• [WORK INSTRUCTION] Check every line below for the word "MIMETYPE" and show those that hold it.

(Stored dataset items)
┄┄┄┄┄┄┄┄┄┄┄┄┄┄┄┄┄┄┄┄

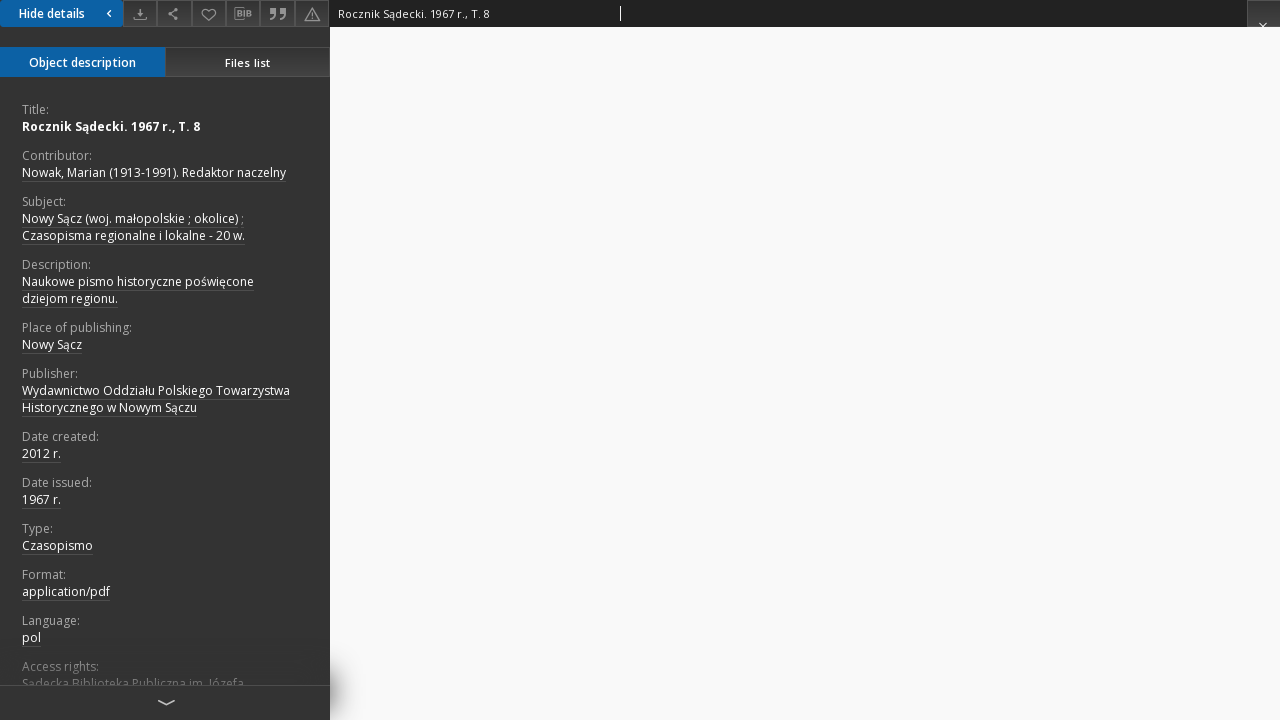

--- FILE ---
content_type: text/xml;charset=utf-8
request_url: https://sbc.nowysacz.pl/dlibra/oai-pmh-repository.xml?verb=GetRecord&metadataPrefix=mets&identifier=oai:sbc.nowysacz.pl:203
body_size: 5841
content:
<?xml version="1.0" encoding="UTF-8"?>
<?xml-stylesheet type="text/xsl" href="https://sbc.nowysacz.pl/style/common/xsl/oai-style.xsl"?>
<OAI-PMH xmlns="http://www.openarchives.org/OAI/2.0/" 
         xmlns:xsi="http://www.w3.org/2001/XMLSchema-instance"
         xsi:schemaLocation="http://www.openarchives.org/OAI/2.0/
         http://www.openarchives.org/OAI/2.0/OAI-PMH.xsd">
	<responseDate>2026-01-16T00:05:17Z</responseDate>
	<request identifier="oai:sbc.nowysacz.pl:203" metadataPrefix="mets" verb="GetRecord">
	https://sbc.nowysacz.pl/oai-pmh-repository.xml</request>
	<GetRecord>
	
  <record>
	<header>
		<identifier>oai:sbc.nowysacz.pl:203</identifier>
	    <datestamp>2020-09-15T16:38:12Z</datestamp>
		  <setSpec>dLibraDigitalLibrary:regionalia:czasopisma</setSpec> 	      <setSpec>dLibraDigitalLibrary:regionalia</setSpec> 	      <setSpec>dLibraDigitalLibrary</setSpec> 	      <setSpec>dLibraDigitalLibrary:regionalia:czasopisma:czasopisma_po_1945</setSpec> 	      <setSpec>dLibraDigitalLibrary:regionalia:czasopisma:czasopisma_po_1945:rocznik_sadecki</setSpec> 	    </header>
		<metadata>
	<mets LABEL="Rocznik Sądecki. 1967 r., T. 8" xmlns="http://www.loc.gov/METS/" xmlns:xlink="http://www.w3.org/1999/xlink" xmlns:xsi="http://www.w3.org/2001/XMLSchema-instance" xsi:schemaLocation="http://www.loc.gov/METS/ http://www.loc.gov/standards/mets/mets.xsd">
 <dmdSec ID="dmd0">
  <mdWrap MIMETYPE="text/xml" MDTYPE="OTHER" OTHERMDTYPE="dlibra_avs" LABEL="Local Metadata">
   <xmlData><dlibra_avs:metadataDescription xmlns:dlibra_avs="https://sbc.nowysacz.pl/" xmlns:xsi="http://www.w3.org/2001/XMLSchema-instance" xsi:schemaLocation="https://sbc.nowysacz.pl/ https://sbc.nowysacz.pl/dlibra/attribute-schema.xsd">
<dlibra_avs:PublicAccess><![CDATA[true]]></dlibra_avs:PublicAccess>
<dlibra_avs:Title>
<value xml:lang="pl"><![CDATA[Rocznik Sądecki. 1967 r., T. 8]]></value>
</dlibra_avs:Title>
<dlibra_avs:Contributor><![CDATA[Nowak, Marian (1913-1991). Redaktor naczelny]]></dlibra_avs:Contributor>
<dlibra_avs:Subject>
<value xml:lang="pl"><![CDATA[Nowy Sącz (woj. małopolskie ; okolice)]]></value>
<value xml:lang="pl"><![CDATA[Czasopisma regionalne i lokalne - 20 w.]]></value>
</dlibra_avs:Subject>
<dlibra_avs:Coverage/>
<dlibra_avs:Description>
<value xml:lang="pl"><![CDATA[Naukowe pismo historyczne poświęcone dziejom regionu.]]></value>
<dlibra_avs:PlaceOfPublishing><![CDATA[Nowy Sącz]]></dlibra_avs:PlaceOfPublishing>
<dlibra_avs:Degree/>
</dlibra_avs:Description>
<dlibra_avs:Publisher><![CDATA[Wydawnictwo Oddziału Polskiego Towarzystwa Historycznego w Nowym Sączu]]></dlibra_avs:Publisher>
<dlibra_avs:Date>
<dlibra_avs:Created><![CDATA[2012 r.]]></dlibra_avs:Created>
<dlibra_avs:Issued><![CDATA[1967 r.]]></dlibra_avs:Issued>
</dlibra_avs:Date>
<dlibra_avs:Type xml:lang="pl"><![CDATA[Czasopismo]]></dlibra_avs:Type>
<dlibra_avs:Format>
<value xml:lang="pl"><![CDATA[application/pdf]]></value>
</dlibra_avs:Format>
<dlibra_avs:Identifier/>
<dlibra_avs:Language><![CDATA[pol]]></dlibra_avs:Language>
<dlibra_avs:Relation/>
<dlibra_avs:Rights>
<dlibra_avs:AccessRights xml:lang="pl"><![CDATA[Sądecka Biblioteka Publiczna im. Józefa Szujskiego w Nowym Sączu]]></dlibra_avs:AccessRights>
<dlibra_avs:AccessRights xml:lang="pl"><![CDATA[Wydawca]]></dlibra_avs:AccessRights>
</dlibra_avs:Rights>
<dlibra_avs:Provenance>
<dlibra_avs:LocationOfPhysicalObject xml:lang="pl"><![CDATA[Sądecka Biblioteka Publiczna im. Józefa Szujskiego w Nowym Sączu]]></dlibra_avs:LocationOfPhysicalObject>
</dlibra_avs:Provenance>
<dlibra_avs:ContentType><![CDATA[application/pdf]]></dlibra_avs:ContentType>
</dlibra_avs:metadataDescription>
</xmlData>
  </mdWrap>
 </dmdSec>
 <dmdSec ID="dmd1">
  <mdWrap MIMETYPE="text/xml" MDTYPE="DC" LABEL="Dublin Core Metadata">
   <xmlData><dc:dc xmlns:dc="http://purl.org/dc/elements/1.1/">
<dc:title xml:lang="pl"><![CDATA[Rocznik Sądecki. 1967 r., T. 8]]></dc:title>
<dc:subject xml:lang="pl"><![CDATA[Nowy Sącz (woj. małopolskie ; okolice)]]></dc:subject>
<dc:subject xml:lang="pl"><![CDATA[Czasopisma regionalne i lokalne - 20 w.]]></dc:subject>
<dc:description xml:lang="pl"><![CDATA[Nowy Sącz]]></dc:description>
<dc:description xml:lang="pl"><![CDATA[Naukowe pismo historyczne poświęcone dziejom regionu.]]></dc:description>
<dc:publisher><![CDATA[Wydawnictwo Oddziału Polskiego Towarzystwa Historycznego w Nowym Sączu]]></dc:publisher>
<dc:contributor><![CDATA[Nowak, Marian (1913-1991). Redaktor naczelny]]></dc:contributor>
<dc:date><![CDATA[2012 r.]]></dc:date>
<dc:date><![CDATA[1967 r.]]></dc:date>
<dc:type xml:lang="pl"><![CDATA[Czasopismo]]></dc:type>
<dc:format xml:lang="pl"><![CDATA[application/pdf]]></dc:format>
<dc:identifier><![CDATA[https://sbc.nowysacz.pl/dlibra/publication/edition/203/content]]></dc:identifier>
<dc:identifier><![CDATA[oai:sbc.nowysacz.pl:203]]></dc:identifier>
<dc:source xml:lang="pl"><![CDATA[Sądecka Biblioteka Publiczna im. Józefa Szujskiego w Nowym Sączu]]></dc:source>
<dc:language><![CDATA[pol]]></dc:language>
<dc:rights xml:lang="pl"><![CDATA[Sądecka Biblioteka Publiczna im. Józefa Szujskiego w Nowym Sączu]]></dc:rights>
<dc:rights xml:lang="pl"><![CDATA[Wydawca]]></dc:rights>
</dc:dc>
</xmlData>
  </mdWrap>
 </dmdSec>
 <fileSec>
  <fileGrp ID="PDF_original" USE="original">
   <file ID="PDF_original0" MIMETYPE="application/pdf">
    <FLocat LOCTYPE="URL" xlink:type="simple" xlink:href="https://sbc.nowysacz.pl/Content/203/PDF/RoczSadec_1967-t.8.pdf"/>
   </file>
  </fileGrp>
 </fileSec>
 <structMap TYPE="PHYSICAL">
  <div ID="PDF_physicalStructure" DMDID="dmd1 dmd0" TYPE="files">
   <div ID="dir.PDF." TYPE="directory">
    <div ID="PDF_phys0" TYPE="file">
     <fptr FILEID="PDF_original0"/>
    </div>
   </div>
  </div>
 </structMap>
</mets>

</metadata>
	  </record>	</GetRecord>
</OAI-PMH>
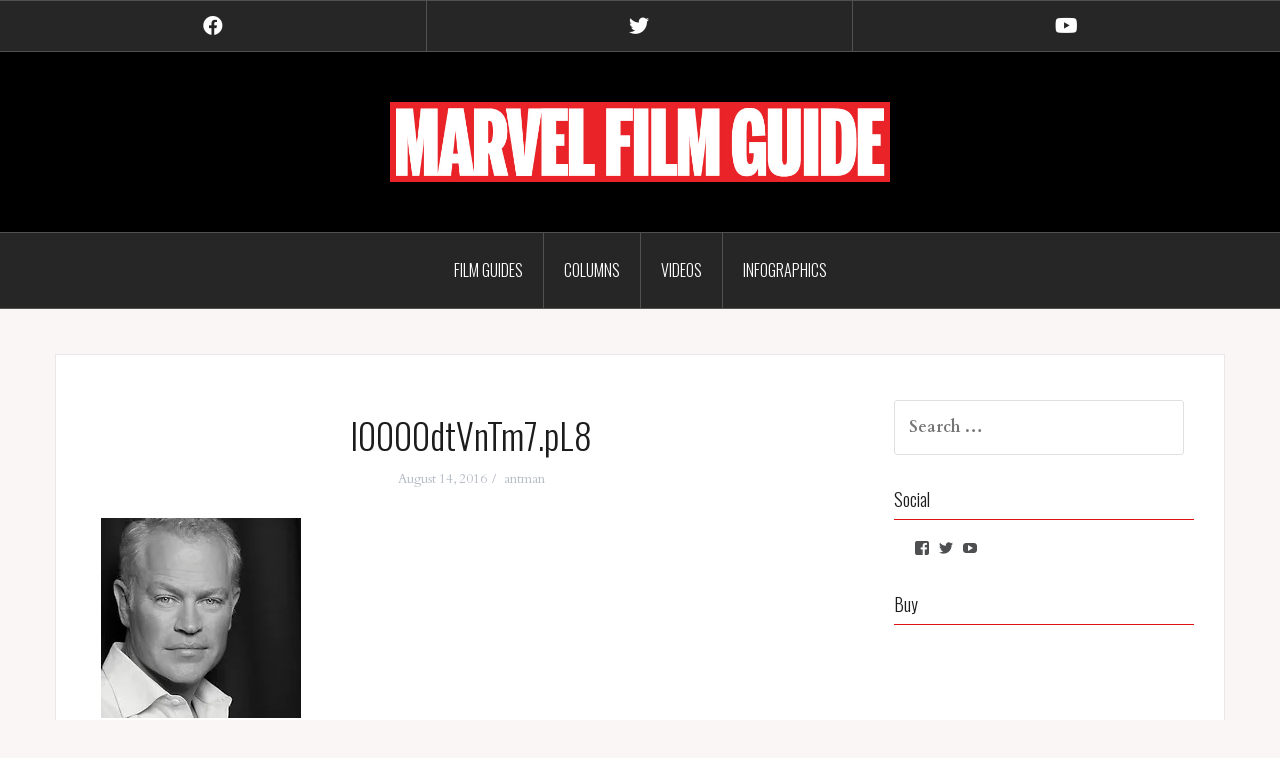

--- FILE ---
content_type: text/html; charset=utf-8
request_url: https://www.google.com/recaptcha/api2/aframe
body_size: 265
content:
<!DOCTYPE HTML><html><head><meta http-equiv="content-type" content="text/html; charset=UTF-8"></head><body><script nonce="sl5z_lIwl1urtOdfJhrZEw">/** Anti-fraud and anti-abuse applications only. See google.com/recaptcha */ try{var clients={'sodar':'https://pagead2.googlesyndication.com/pagead/sodar?'};window.addEventListener("message",function(a){try{if(a.source===window.parent){var b=JSON.parse(a.data);var c=clients[b['id']];if(c){var d=document.createElement('img');d.src=c+b['params']+'&rc='+(localStorage.getItem("rc::a")?sessionStorage.getItem("rc::b"):"");window.document.body.appendChild(d);sessionStorage.setItem("rc::e",parseInt(sessionStorage.getItem("rc::e")||0)+1);localStorage.setItem("rc::h",'1770076920266');}}}catch(b){}});window.parent.postMessage("_grecaptcha_ready", "*");}catch(b){}</script></body></html>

┄┄┄┄┄┄┄┄┄┄┄┄┄┄┄┄┄┄┄┄

• [RESULT OF THIS TASK]
  <mdWrap MIMETYPE="text/xml" MDTYPE="OTHER" OTHERMDTYPE="dlibra_avs" LABEL="Local Metadata">
  <mdWrap MIMETYPE="text/xml" MDTYPE="DC" LABEL="Dublin Core Metadata">
   <file ID="PDF_original0" MIMETYPE="application/pdf">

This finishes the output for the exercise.